═══ Recorded data

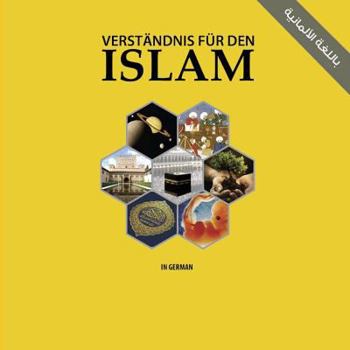 Paperback Verst?ndnis f?r den Islam [German] Book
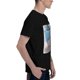 thumbnail image 3 of Camiseta de Manga Corta para Hombres Re:Zero, 3 of 5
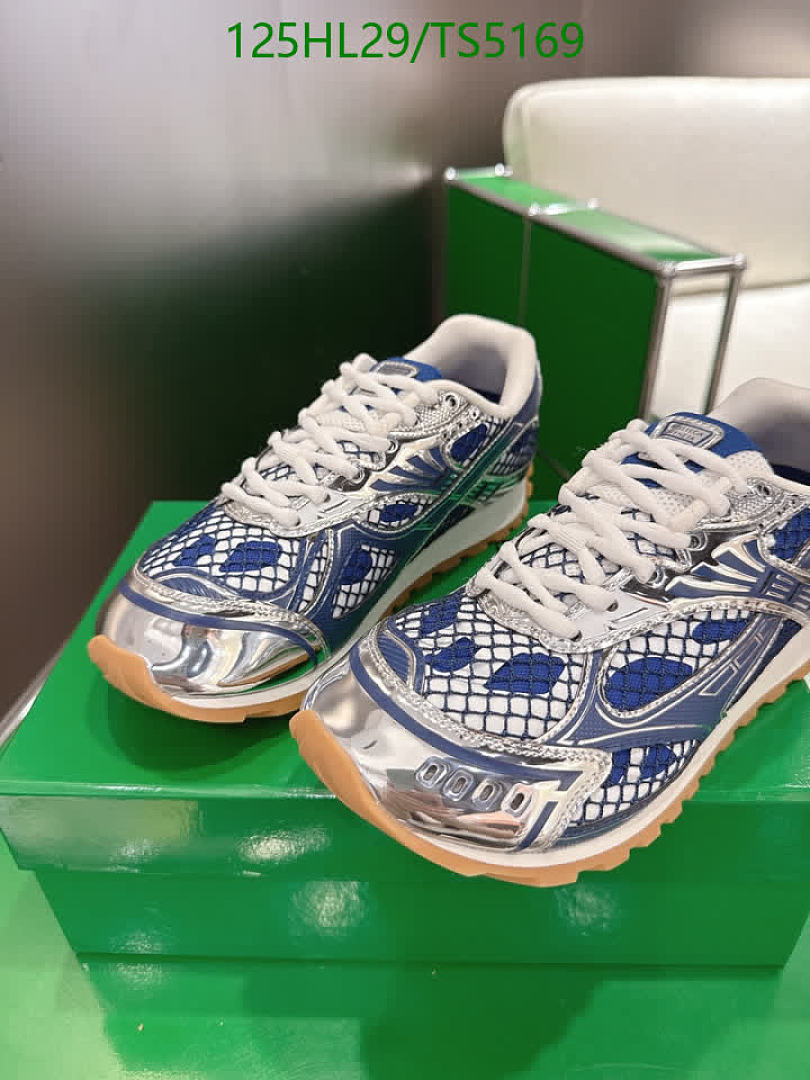 BV-Men shoes Code: TS5169 $: 125USD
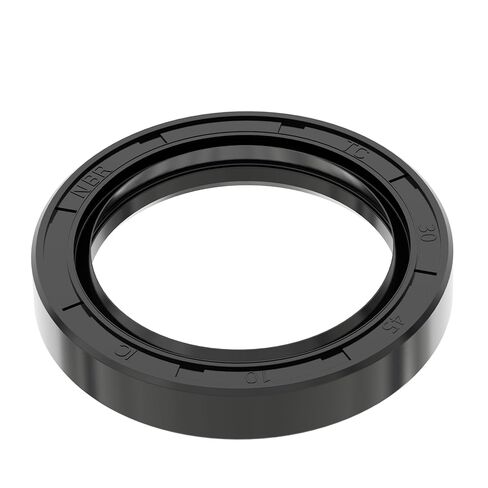 Metric Rotary Shaft Oil Seal,TC 35mm x 55mm x 8mm NBR Skeleton Oil Seal for Bearing Shaft Car Automoblie, Black in Saudi Arabia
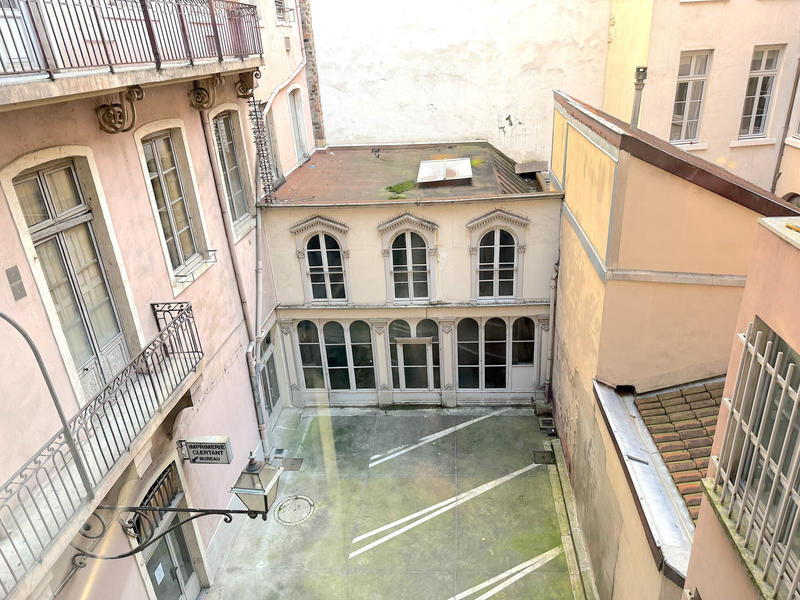 Appartement - 92 m² - 3 pièces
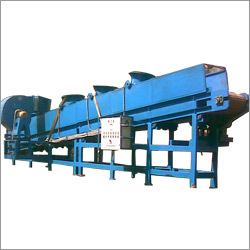 Material Handling Conveyor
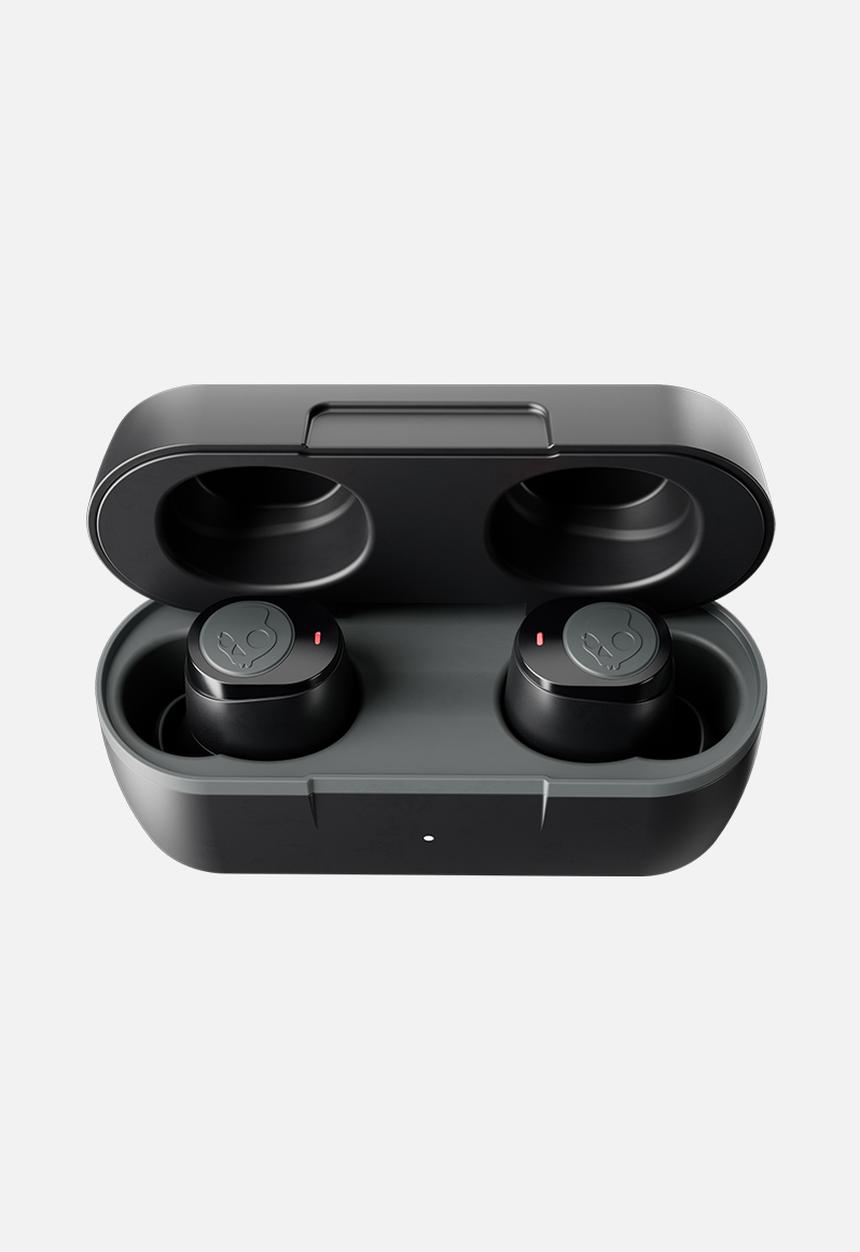 Skullcandy - Jib true 2 wireless in-ear-true black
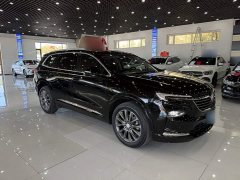 Buick Enclave 652T AWD Premium 7-Seater - ფოტო 3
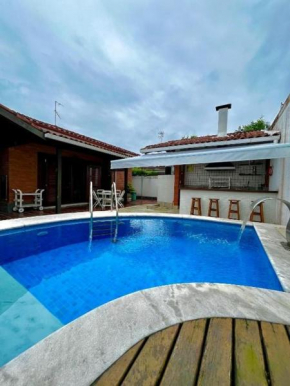 Casa peruibe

══════

Reproduce the data above word for word from its first line through the line that holds "Appartement - 92 m² - 3 pièces", both ends included; skip pictures.

 Paperback Verst?ndnis f?r den Islam [German] Book
 thumbnail image 3 of Camiseta de Manga Corta para Hombres Re:Zero, 3 of 5
 BV-Men shoes Code: TS5169 $: 125USD
 Metric Rotary Shaft Oil Seal,TC 35mm x 55mm x 8mm NBR Skeleton Oil Seal for Bearing Shaft Car Automoblie, Black in Saudi Arabia
 Appartement - 92 m² - 3 pièces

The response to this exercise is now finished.